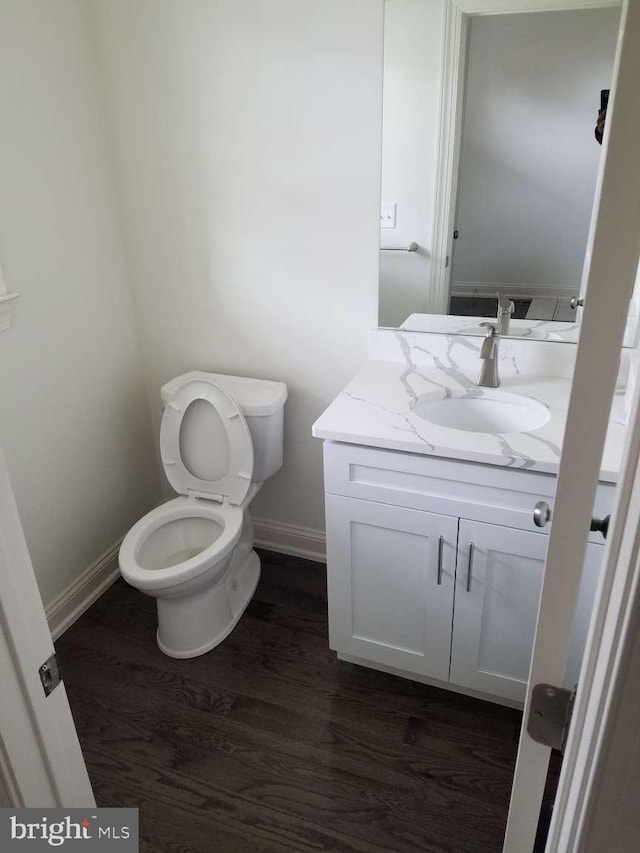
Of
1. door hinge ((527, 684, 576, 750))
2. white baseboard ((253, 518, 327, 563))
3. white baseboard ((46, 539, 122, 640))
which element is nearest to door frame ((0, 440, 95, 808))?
door hinge ((527, 684, 576, 750))

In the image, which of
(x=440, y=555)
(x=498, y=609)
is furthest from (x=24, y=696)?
(x=498, y=609)

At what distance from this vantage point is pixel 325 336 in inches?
84.8

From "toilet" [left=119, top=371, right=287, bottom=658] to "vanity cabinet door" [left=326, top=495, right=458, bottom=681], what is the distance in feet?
1.36

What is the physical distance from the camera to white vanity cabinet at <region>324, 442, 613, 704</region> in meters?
1.54

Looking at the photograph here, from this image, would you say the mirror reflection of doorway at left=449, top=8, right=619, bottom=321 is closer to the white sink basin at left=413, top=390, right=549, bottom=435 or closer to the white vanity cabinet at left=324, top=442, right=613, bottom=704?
the white sink basin at left=413, top=390, right=549, bottom=435

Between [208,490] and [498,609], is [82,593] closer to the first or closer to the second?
[208,490]

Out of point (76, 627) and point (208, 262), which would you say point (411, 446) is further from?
point (76, 627)

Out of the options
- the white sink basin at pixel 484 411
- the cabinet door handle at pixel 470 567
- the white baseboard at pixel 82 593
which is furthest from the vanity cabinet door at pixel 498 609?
the white baseboard at pixel 82 593

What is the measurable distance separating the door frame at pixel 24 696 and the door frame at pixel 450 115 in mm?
1556

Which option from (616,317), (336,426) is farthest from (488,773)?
(616,317)

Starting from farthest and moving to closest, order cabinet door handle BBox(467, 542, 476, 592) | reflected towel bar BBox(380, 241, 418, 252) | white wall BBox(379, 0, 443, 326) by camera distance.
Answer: reflected towel bar BBox(380, 241, 418, 252) < white wall BBox(379, 0, 443, 326) < cabinet door handle BBox(467, 542, 476, 592)

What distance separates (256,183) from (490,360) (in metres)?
0.96

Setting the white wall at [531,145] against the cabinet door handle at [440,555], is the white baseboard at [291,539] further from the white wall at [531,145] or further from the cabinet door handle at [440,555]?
the white wall at [531,145]

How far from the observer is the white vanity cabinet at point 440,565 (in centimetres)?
154
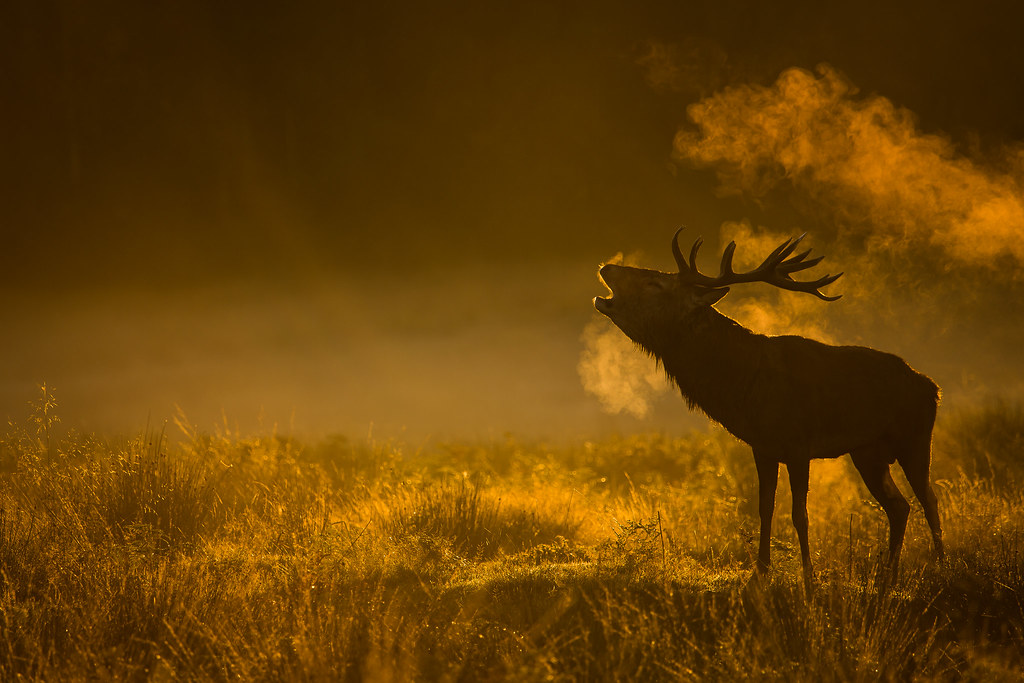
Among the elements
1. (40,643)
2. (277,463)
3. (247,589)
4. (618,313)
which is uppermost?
(618,313)

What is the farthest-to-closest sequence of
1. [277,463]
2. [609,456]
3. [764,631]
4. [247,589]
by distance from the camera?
[609,456], [277,463], [247,589], [764,631]

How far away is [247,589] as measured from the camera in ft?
18.5

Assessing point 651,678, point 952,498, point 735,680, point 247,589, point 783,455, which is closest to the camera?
point 735,680

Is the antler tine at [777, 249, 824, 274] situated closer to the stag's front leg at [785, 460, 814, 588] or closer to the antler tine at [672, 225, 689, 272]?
the antler tine at [672, 225, 689, 272]

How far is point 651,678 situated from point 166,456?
21.7ft

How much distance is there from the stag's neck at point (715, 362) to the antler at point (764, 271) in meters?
0.27

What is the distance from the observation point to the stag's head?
6762mm

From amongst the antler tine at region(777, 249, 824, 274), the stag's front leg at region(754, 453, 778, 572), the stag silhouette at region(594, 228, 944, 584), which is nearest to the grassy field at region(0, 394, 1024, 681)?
the stag's front leg at region(754, 453, 778, 572)

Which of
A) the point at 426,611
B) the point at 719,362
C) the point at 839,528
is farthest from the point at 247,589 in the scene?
the point at 839,528

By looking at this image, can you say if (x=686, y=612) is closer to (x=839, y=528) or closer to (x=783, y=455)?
(x=783, y=455)

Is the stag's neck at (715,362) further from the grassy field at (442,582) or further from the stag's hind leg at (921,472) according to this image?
the stag's hind leg at (921,472)

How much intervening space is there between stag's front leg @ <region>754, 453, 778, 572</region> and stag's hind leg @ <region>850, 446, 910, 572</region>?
965mm

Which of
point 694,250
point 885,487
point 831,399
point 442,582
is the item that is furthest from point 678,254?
point 442,582

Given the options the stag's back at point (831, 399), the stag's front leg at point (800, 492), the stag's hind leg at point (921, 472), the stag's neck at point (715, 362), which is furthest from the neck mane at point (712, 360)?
the stag's hind leg at point (921, 472)
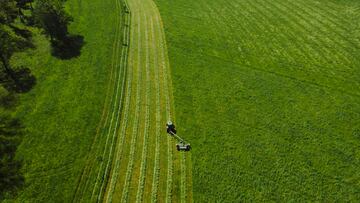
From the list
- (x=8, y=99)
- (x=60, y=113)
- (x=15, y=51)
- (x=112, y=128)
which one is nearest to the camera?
(x=112, y=128)

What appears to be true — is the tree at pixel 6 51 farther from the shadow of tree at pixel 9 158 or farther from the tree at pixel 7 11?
the tree at pixel 7 11

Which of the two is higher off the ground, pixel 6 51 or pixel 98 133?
pixel 6 51

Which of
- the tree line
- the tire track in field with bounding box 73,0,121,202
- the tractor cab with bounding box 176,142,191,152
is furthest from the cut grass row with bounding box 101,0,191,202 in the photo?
the tree line

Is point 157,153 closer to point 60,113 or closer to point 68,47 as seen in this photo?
point 60,113

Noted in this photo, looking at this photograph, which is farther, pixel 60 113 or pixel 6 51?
pixel 6 51

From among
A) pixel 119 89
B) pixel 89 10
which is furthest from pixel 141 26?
pixel 119 89

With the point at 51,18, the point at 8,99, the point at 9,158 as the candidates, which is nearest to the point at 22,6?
the point at 51,18
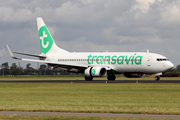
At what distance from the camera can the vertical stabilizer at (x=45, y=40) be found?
70562mm

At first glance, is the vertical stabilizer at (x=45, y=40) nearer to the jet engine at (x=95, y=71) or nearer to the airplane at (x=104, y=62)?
the airplane at (x=104, y=62)

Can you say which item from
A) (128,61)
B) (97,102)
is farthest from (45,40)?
(97,102)

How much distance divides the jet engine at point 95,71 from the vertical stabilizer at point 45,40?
12.4 metres

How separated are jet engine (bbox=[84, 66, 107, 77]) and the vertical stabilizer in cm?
1235

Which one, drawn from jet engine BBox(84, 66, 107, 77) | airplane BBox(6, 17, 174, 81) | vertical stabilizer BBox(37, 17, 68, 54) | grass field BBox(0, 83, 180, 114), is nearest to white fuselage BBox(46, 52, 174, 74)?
airplane BBox(6, 17, 174, 81)

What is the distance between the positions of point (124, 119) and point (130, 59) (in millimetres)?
42423

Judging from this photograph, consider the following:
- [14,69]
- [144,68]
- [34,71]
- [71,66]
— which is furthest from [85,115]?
[14,69]

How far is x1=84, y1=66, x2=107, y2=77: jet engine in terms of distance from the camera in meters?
58.8

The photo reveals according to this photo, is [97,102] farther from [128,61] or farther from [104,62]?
[104,62]

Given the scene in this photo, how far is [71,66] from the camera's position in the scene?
63.2 meters

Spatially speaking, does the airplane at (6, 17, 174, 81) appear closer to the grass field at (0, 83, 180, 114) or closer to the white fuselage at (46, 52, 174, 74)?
the white fuselage at (46, 52, 174, 74)

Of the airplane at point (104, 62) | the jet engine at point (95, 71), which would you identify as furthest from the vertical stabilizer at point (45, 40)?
the jet engine at point (95, 71)

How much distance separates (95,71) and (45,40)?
16.9m

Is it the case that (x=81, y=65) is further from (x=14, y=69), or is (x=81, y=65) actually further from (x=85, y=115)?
(x=14, y=69)
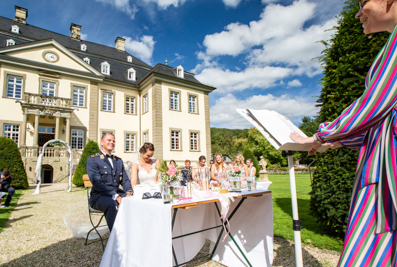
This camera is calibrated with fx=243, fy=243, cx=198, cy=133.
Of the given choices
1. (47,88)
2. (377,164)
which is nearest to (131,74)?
(47,88)

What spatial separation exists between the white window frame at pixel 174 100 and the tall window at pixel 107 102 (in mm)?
5553

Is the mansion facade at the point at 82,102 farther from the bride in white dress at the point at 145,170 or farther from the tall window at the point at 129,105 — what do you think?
the bride in white dress at the point at 145,170

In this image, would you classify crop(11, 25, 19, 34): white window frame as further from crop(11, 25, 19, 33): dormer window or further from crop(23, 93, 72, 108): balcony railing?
crop(23, 93, 72, 108): balcony railing

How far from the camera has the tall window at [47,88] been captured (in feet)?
63.7

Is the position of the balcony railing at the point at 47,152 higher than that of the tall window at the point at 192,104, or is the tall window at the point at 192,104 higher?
the tall window at the point at 192,104

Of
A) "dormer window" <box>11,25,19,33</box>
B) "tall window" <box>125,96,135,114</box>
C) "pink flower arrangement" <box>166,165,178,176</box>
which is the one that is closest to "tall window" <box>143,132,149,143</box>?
"tall window" <box>125,96,135,114</box>

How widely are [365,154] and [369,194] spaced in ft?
0.69

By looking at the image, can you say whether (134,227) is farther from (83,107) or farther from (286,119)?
(83,107)

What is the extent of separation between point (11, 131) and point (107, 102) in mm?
7481

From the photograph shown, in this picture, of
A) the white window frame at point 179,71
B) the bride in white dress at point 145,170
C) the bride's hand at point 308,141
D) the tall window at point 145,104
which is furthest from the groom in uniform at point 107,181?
the white window frame at point 179,71

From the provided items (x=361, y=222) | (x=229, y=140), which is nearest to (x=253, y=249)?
(x=361, y=222)

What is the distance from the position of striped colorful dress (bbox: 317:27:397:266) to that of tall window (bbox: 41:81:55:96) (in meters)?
22.6

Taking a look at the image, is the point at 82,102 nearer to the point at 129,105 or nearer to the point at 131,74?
the point at 129,105

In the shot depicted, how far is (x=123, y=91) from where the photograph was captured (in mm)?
23141
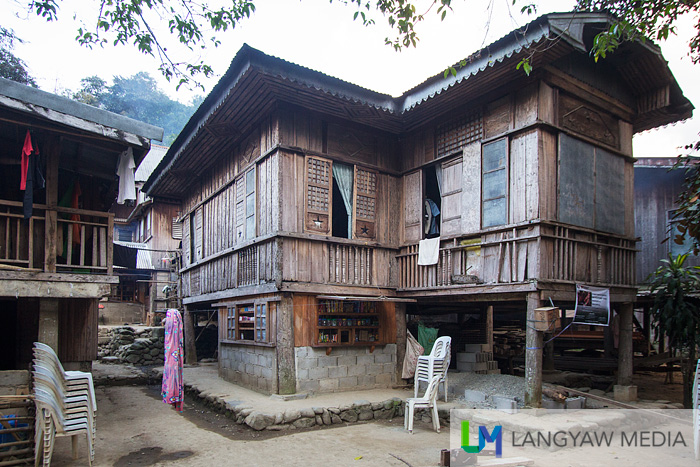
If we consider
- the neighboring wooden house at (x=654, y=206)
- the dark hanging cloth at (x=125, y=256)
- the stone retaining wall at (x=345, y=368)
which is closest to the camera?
the stone retaining wall at (x=345, y=368)

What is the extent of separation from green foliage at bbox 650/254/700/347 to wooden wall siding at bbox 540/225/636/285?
64 centimetres

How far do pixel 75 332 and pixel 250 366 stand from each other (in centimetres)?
370

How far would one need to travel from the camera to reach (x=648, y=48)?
966 cm

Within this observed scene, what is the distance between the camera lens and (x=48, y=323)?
7289 millimetres

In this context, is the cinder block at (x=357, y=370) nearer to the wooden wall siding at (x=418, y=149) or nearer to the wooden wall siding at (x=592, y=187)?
the wooden wall siding at (x=418, y=149)

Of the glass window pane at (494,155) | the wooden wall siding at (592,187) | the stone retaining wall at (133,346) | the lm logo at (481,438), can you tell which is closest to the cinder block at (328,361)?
the lm logo at (481,438)

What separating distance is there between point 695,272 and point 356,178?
782 centimetres

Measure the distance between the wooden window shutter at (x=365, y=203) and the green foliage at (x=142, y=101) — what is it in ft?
121

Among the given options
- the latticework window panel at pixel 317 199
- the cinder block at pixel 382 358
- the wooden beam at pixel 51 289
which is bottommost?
the cinder block at pixel 382 358

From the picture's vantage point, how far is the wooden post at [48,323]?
7230 millimetres

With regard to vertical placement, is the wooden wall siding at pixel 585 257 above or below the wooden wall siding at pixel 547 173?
below

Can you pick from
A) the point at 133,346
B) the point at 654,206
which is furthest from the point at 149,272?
the point at 654,206

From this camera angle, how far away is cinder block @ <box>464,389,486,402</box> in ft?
30.3

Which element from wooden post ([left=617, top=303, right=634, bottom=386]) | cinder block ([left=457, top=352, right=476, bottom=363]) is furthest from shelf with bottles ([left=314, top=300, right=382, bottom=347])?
wooden post ([left=617, top=303, right=634, bottom=386])
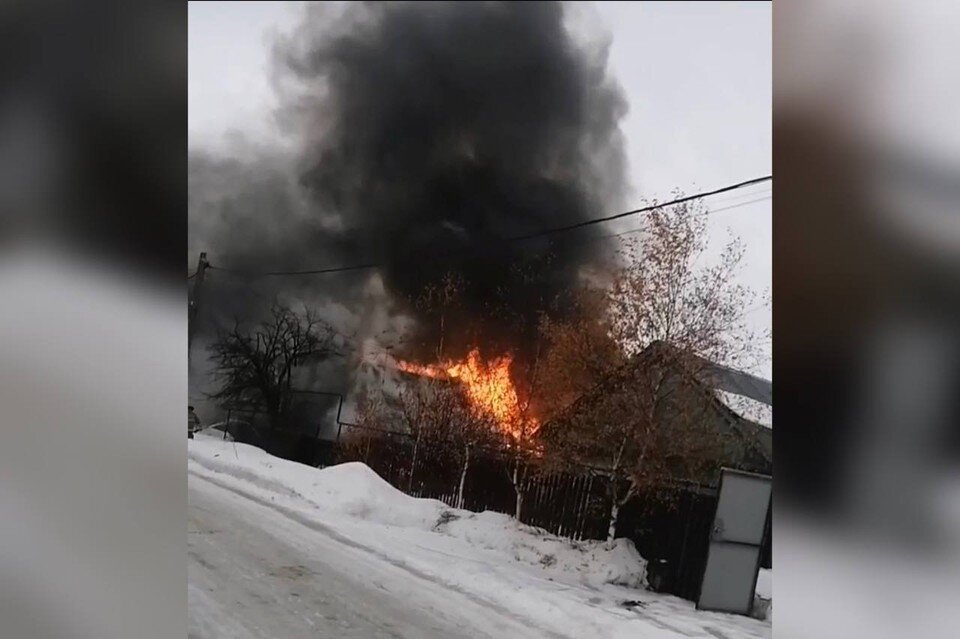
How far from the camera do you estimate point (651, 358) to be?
6.72 feet

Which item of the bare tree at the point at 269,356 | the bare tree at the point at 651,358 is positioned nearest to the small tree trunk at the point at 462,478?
the bare tree at the point at 651,358

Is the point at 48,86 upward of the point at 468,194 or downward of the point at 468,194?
upward

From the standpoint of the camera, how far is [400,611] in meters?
2.02

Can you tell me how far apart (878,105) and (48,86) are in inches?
78.3

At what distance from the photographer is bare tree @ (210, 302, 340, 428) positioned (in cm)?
211

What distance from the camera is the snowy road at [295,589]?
198cm

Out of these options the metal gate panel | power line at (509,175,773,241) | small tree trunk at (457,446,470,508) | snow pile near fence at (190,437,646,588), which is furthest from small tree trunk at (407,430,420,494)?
the metal gate panel

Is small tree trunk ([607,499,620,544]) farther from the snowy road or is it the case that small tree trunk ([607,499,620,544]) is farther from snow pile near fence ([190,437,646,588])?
the snowy road

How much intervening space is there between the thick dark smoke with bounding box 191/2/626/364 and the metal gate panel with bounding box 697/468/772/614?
2.69 ft

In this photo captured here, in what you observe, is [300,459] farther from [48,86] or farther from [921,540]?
[921,540]

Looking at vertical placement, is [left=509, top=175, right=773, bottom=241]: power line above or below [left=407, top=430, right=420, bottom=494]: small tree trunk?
above

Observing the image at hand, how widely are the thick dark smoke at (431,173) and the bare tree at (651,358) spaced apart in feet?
0.60

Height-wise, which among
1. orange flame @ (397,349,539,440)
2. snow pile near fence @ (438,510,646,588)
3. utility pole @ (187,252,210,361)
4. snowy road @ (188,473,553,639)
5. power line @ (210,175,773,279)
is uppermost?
power line @ (210,175,773,279)

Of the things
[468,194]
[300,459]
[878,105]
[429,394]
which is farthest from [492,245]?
[878,105]
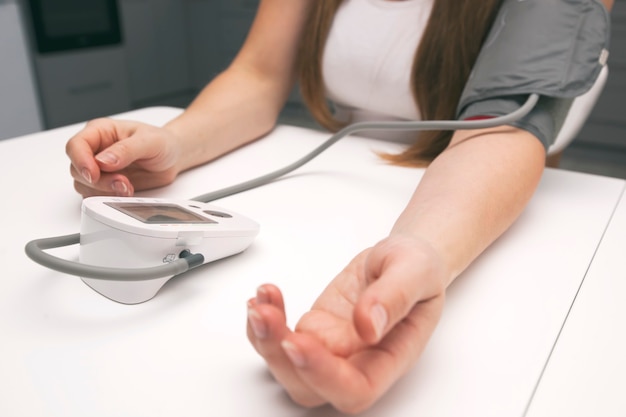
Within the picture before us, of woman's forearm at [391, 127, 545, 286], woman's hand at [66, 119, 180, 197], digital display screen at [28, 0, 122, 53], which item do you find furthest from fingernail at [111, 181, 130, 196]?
digital display screen at [28, 0, 122, 53]

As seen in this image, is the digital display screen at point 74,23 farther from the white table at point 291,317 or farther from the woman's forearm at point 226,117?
the white table at point 291,317

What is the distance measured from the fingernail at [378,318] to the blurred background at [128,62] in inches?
76.7

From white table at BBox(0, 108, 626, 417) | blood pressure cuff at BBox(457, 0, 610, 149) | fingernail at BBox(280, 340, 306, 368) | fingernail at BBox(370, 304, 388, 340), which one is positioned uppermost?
blood pressure cuff at BBox(457, 0, 610, 149)

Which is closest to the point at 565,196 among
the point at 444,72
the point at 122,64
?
the point at 444,72

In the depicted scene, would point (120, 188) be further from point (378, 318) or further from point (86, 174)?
point (378, 318)

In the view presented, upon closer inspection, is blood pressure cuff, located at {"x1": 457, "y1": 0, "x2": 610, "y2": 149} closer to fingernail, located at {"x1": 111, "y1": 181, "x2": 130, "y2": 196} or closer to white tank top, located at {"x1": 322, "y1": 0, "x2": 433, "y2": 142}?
white tank top, located at {"x1": 322, "y1": 0, "x2": 433, "y2": 142}

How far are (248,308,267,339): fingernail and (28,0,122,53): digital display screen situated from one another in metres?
2.06

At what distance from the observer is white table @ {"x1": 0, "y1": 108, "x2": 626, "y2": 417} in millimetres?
264

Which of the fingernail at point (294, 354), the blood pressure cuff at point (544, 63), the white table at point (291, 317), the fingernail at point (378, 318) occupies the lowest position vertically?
the white table at point (291, 317)

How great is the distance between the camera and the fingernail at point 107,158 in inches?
17.9

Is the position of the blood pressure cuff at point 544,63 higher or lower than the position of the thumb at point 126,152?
higher

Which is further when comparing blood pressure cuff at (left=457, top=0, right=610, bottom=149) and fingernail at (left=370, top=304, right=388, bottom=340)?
blood pressure cuff at (left=457, top=0, right=610, bottom=149)

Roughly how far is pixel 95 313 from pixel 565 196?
44 cm

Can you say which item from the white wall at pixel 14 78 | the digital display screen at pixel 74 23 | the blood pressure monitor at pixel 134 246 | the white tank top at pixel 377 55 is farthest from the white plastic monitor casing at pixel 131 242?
the digital display screen at pixel 74 23
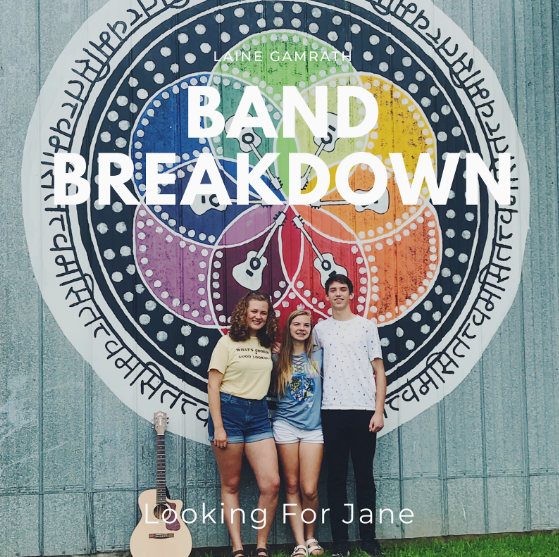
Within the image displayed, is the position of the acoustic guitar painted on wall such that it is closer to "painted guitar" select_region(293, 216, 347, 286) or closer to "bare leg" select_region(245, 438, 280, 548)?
"bare leg" select_region(245, 438, 280, 548)

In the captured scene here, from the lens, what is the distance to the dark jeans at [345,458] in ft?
16.4

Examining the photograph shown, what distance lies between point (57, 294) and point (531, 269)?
343 centimetres

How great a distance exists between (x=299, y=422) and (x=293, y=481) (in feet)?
1.30

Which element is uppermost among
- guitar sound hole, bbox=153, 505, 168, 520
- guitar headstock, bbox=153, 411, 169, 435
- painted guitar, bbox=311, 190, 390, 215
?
painted guitar, bbox=311, 190, 390, 215

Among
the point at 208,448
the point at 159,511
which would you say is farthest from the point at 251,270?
the point at 159,511

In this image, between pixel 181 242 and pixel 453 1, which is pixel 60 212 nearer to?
pixel 181 242

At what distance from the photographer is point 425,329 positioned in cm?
554

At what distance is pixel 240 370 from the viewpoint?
16.0 ft

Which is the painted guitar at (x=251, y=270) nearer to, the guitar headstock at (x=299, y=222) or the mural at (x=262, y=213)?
the mural at (x=262, y=213)

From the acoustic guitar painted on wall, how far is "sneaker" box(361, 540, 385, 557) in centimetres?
116

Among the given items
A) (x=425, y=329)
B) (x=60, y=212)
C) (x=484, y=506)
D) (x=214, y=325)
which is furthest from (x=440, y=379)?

> _What is required_: Return exactly the lines of the data, and only those, from the line with "Within the image" through the last line, inclusive.

> _Solution to this problem_:
Within the image displayed, is the position of the acoustic guitar painted on wall such that it is closer to "painted guitar" select_region(293, 216, 347, 286) or closer to "bare leg" select_region(245, 438, 280, 548)?
"bare leg" select_region(245, 438, 280, 548)

In the captured scene here, from the lens, what is the distance to the dark jeans at [345,458] in ft?
16.4

Examining the photograph shown, what distance lies between point (57, 294) and point (531, 269)?
343 centimetres

How great a distance exists between (x=299, y=422) and (x=293, y=481) (in feet)?
1.30

Which element is uppermost among
- guitar sound hole, bbox=153, 505, 168, 520
- guitar headstock, bbox=153, 411, 169, 435
- painted guitar, bbox=311, 190, 390, 215
?
painted guitar, bbox=311, 190, 390, 215

Among
the point at 208,448
the point at 159,511
which would you say is farthest from the point at 251,270?
the point at 159,511

In this image, between pixel 181 242 and pixel 453 1, which is pixel 60 212 nearer to?
pixel 181 242

At what distance from the photographer is point 425,329 positioned in cm?
554

At what distance is pixel 240 370 from the viewpoint?
16.0 ft

Which is the painted guitar at (x=251, y=270) nearer to, the guitar headstock at (x=299, y=222) or the mural at (x=262, y=213)?
the mural at (x=262, y=213)

From the acoustic guitar painted on wall, how far is "sneaker" box(361, 540, 385, 557) in centimetres?
116

Among the given items
A) (x=425, y=329)
B) (x=60, y=212)
C) (x=484, y=506)
D) (x=214, y=325)
which is furthest from (x=440, y=379)?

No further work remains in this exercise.